Slinging through Manhattan was a disaster; the minimum FPS would suddenly tank to 30, making the game feel like a slideshow, which was honestly laughable. The default memory mode on the MSI PRO B760M-A was choking on the massive amount of city assets, with bandwidth utilization hitting 90%, leaving the CPU idling for data. I tried enabling every 'performance boost' setting in the drivers, but that just pushed my GPU to 80℃ without gaining a single frame—a complete exercise in futility. I went into the BIOS and forced the memory controller from Gear 2 to Gear 1, then dialed the RAM frequency to 3200MHz. In RivaTuner, the 1% lows jumped from 30 FPS back up to 52 FPS, making the swinging feel fluid. I did struggle with a couple of memory training failures after switching to Gear 1, but bumping the RAM voltage from 1.35V to 1.38V sorted it out. The motherboard core temp is now 45 - 52℃ and memory latency dropped to 62 - 68ns. Exported frame time logs show the fans are humming along steadily at 1400 - 1600RPM. Last updated onMarch 11, 2026 10:14 AM.
This drive was testing my patience; every time the game switched turns, it felt like I was watching a slideshow. Once the TiPro9000's SLC dynamic cache fills up, the write speed plummets from 7000MB/s to under 900MB/s, leaving the system in a brutal I/O wait state for 0.8-1.5 seconds. In a moment of desperation, I tried moving the game to a RAM disk, but I just ran out of memory and got a BSOD—definitely don't do that. Instead, I went into Device Manager and bumped the NVMe controller queue depth from 1024 to 2048 and enabled the forced write cache flush policy. In CrystalDiskMark, my 4K random reads jumped from 48-55MB/s to 65-72MB/s, and the turn-switching stutter felt about 50% better. I had some file corruption errors right after changing the queue depth, but that stopped once I disabled my real-time antivirus. Drive temps are now 45-58℃ and fans are humming at 1400-1600RPM. Last updated onMarch 8, 2026 9:47 AM.

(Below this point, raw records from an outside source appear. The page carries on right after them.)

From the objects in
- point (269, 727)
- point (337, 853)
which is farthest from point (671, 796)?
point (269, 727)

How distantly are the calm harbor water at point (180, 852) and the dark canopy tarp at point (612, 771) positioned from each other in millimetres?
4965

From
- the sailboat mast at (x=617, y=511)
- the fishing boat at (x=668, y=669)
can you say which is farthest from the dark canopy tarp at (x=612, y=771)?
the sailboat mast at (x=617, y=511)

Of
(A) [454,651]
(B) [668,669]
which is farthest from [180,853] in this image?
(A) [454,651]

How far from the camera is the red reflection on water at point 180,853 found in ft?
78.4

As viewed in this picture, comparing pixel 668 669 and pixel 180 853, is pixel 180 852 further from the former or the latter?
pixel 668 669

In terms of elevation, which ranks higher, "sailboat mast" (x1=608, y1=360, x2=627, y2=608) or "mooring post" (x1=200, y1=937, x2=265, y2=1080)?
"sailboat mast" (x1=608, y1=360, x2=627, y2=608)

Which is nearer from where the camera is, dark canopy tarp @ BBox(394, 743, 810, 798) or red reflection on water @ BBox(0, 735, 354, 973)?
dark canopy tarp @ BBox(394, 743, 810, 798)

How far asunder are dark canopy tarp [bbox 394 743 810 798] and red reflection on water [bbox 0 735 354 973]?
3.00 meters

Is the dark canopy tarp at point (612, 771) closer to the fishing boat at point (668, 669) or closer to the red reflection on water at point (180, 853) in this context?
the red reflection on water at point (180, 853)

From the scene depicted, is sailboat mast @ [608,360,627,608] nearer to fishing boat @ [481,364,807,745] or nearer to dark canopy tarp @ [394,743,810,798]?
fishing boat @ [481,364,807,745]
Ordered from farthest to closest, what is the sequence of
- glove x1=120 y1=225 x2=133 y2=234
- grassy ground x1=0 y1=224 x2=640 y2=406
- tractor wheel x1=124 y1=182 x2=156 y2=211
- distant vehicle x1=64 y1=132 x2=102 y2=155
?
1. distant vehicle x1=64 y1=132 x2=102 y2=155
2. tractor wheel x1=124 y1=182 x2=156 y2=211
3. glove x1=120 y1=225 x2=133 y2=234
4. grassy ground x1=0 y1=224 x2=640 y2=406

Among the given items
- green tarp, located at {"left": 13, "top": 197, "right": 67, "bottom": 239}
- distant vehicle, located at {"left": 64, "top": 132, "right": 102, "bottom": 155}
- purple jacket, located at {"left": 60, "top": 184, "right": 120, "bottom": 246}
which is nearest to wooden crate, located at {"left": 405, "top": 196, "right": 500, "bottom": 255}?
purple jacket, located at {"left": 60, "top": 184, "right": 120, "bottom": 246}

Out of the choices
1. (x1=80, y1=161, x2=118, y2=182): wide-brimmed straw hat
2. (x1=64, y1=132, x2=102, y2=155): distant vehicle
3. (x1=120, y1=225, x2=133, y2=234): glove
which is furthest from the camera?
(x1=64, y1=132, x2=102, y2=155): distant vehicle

This game eats RAM like a black hole. I'd be riding along and the road would suddenly turn pitch black before popping back in. My Kingston 16GB DDR4 2666 was pinned between 14.8-15.5GB, and the second it hit the ceiling, the FPS tanked. I tried dropping the settings to Medium, but the game looked like a pixelated mess—absolute torture for the eyes. Instead, I went into system settings and locked the virtual memory (page file) at 32GB and dialed the texture quality from Ultra down to High. Using Resource Monitor, I saw memory usage stabilize between 12.1-13.2GB, and the texture flickering vanished. Weirdly, my boot time slowed down by 3 seconds after the change until I disabled Fast Startup in Windows. CPU temps stayed around 62-68℃ with fans at 1300 RPM. I exported the memory curves to verify, and fan speeds stayed steady at 1300-1400RPM. It's a band-aid fix, but it works. Last updated onFebruary 21, 2026 4:24 PM.
With these high-res mods, 8GB of VRAM is honestly a joke; the memory pressure is just ridiculous. Once the Gigabyte RTX 5060 hits 7.5GB, the system starts aggressively swapping to system RAM, and my frame rate collapses from 60 FPS to a pathetic 12-18 FPS—it literally looks like a slideshow. I tried setting Power Management to 'Prefer Maximum Performance' in the NVIDIA Control Panel, but that just spiked my temps to 82℃ without adding a single frame, which was just absurd. I eventually forced the Windows page file to 32GB via the registry and dropped the texture filtering from 16x to 4x. RivaTuner showed frame time spikes of 80-120ms finally settling into a 25-35ms range. I noticed the system took an extra 5 seconds to boot after the page file change, but that was fixed once I moved the file to my NVMe SSD. VRAM usage now hovers between 7.2-7.8GB with a stable 2500MHz core clock. Exported timestamps confirm frame generation is now steady at 25-35ms. Last updated onMarch 3, 2026 10:10 PM.
The way this game munches through RAM is just ridiculous; 16GB feels like a joke here. When loading massive terrain assets, the Trident Z kit would hit 15.4GB instantly, putting the system into a severe I/O wait for 0.5-1.2 seconds, which just froze the screen. I tried closing every single background app, but other than making my chat apps useless, the stuttering barely changed—the optimization is just laughable. I went into advanced system settings, changed the processor scheduling to prioritize background services, and manually locked the page file write speed. In RivaTuner, the frame time spikes of 20-110ms finally settled into a more reasonable 15-28ms. I did run into some nasty audio tearing after the first tweak, which I only fixed by dropping the audio sample rate from 192kHz back to 48kHz. RAM temps stayed between 45-52℃. Used the internal profiler to export the logs, and the scheduling parameters are now solid. Last updated onMarch 9, 2026 7:01 PM.